One of the most promising nuclear reactor designs is the Liquid-Metal Fast Reactor (LMFR). Its fuel assembly consists of rods containing the fuel material, arranged in a triangular lattice and covered by a hexagonal duct. The rods are separated with wire spacers that are helically wrapped around each fuel pin. Because this geometry is tight and compact, accumulation of debris, cladding deformation or detachment of the wires may generate a partial or total flow blockage of coolant subchannels at different locations. The understanding of the coolant behavior in LMFR fuels under the influence of a partially blocked flow area is required for a thorough safety assessment.
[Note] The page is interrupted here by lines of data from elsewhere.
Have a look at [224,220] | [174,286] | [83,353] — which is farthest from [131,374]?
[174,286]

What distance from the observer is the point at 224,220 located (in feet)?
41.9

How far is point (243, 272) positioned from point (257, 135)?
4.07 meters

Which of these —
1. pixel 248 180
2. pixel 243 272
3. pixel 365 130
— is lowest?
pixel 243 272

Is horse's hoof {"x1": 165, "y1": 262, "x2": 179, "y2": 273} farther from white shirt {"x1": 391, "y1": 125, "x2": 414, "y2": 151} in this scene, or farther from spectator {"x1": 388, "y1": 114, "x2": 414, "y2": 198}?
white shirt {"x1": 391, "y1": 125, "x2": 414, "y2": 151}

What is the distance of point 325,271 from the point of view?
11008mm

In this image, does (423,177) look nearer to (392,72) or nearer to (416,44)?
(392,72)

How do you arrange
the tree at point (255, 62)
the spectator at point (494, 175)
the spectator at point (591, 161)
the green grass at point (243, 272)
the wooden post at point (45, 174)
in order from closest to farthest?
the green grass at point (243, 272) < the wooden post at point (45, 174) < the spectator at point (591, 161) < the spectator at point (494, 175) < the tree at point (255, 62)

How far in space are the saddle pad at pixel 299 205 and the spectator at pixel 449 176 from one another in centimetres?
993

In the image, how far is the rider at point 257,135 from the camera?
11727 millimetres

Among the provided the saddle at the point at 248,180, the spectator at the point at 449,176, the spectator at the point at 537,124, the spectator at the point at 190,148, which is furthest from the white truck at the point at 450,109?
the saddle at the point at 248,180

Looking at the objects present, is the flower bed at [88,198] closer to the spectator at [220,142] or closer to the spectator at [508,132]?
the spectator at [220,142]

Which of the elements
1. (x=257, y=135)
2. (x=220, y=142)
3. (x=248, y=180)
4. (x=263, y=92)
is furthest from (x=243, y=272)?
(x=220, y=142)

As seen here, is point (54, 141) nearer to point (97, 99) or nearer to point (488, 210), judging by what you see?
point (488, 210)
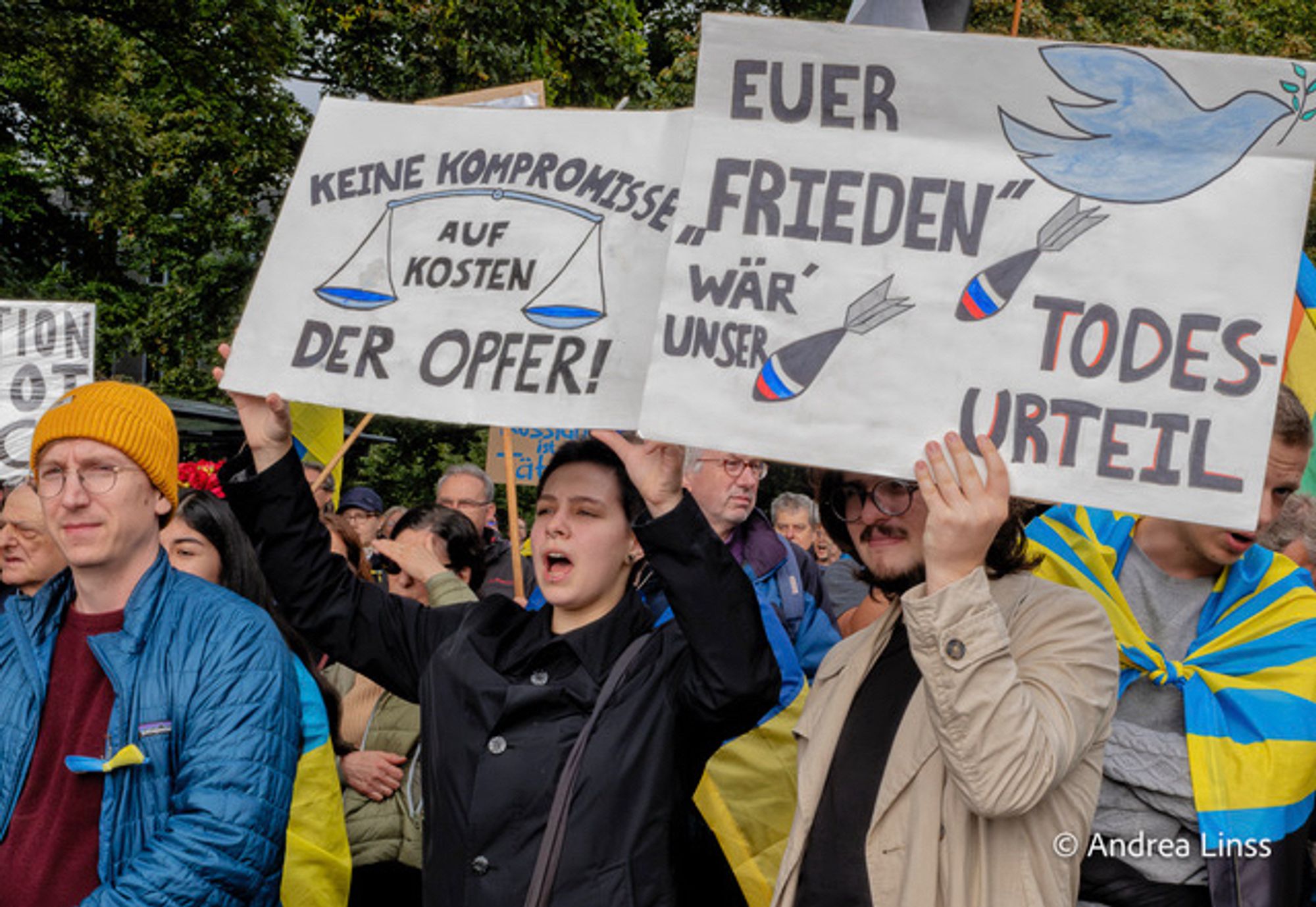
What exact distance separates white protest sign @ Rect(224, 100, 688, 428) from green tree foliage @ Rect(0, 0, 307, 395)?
1073 centimetres

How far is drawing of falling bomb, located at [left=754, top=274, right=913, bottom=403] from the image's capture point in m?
2.44

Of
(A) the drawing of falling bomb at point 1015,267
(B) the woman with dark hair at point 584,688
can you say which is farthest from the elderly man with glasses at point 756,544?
(A) the drawing of falling bomb at point 1015,267

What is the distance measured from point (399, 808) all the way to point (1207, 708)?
92.6 inches

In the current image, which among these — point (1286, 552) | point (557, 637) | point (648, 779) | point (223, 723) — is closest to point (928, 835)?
point (648, 779)

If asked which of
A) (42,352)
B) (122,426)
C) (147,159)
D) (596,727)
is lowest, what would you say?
(596,727)

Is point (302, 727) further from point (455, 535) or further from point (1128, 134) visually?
point (1128, 134)

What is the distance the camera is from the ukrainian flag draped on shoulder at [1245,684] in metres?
2.92

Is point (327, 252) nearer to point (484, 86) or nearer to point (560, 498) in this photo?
point (560, 498)

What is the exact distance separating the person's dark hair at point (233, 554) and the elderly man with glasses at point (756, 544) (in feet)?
4.15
A Large Eddy Simulation (LES) with wall functions was executed to simulate the flow on a 61-pin wire-wrapped rod bundle under the presence of a blockage located on the bundle periphery to simulate an abnormal operation condition. The Reynolds number was Re=17000, which is in the turbulent regime. Results of mean velocity and root mean square (rms) fluctuating velocity profiles were compared with PIV experimental data from the Texas A&M Thermal-Hydraulic Research Lab. Both mean and rms velocities were found in reasonable agreement with the experimental data among different locations because the simulation results were within 2σ from the PIV measurements. A pressure form loss coefficient due to the blockage was calculated and found to be Kloss=1.0455. The fluctuating velocities revealed a pair of shear layers that formed on each side of the blockage carrying the highest turbulent intensities. A spectral analysis was conducted to visualize the dominant frequencies on the turbulent flow in the recirculation region. The spatial–temporal two-point cross-correlations based on the fluctuating velocities were calculated at different points along the shear layer and were used to estimate integral lengths scales and convection velocities. The cross-correlations showed larger structures at higher axial elevations from the blockage rear wall. The length scales were found in the range of 3 to 21 mm while the magnitudes of the convection velocities presented values between 0.69U¯in to 1.39U¯in, where U¯in is the inlet velocity. Proper orthogonal decomposition (POD) analysis was utilized to extract the dominant modes in the fluctuating flow. Large flow structures and low frequency time signals were observed for the lowest order modes.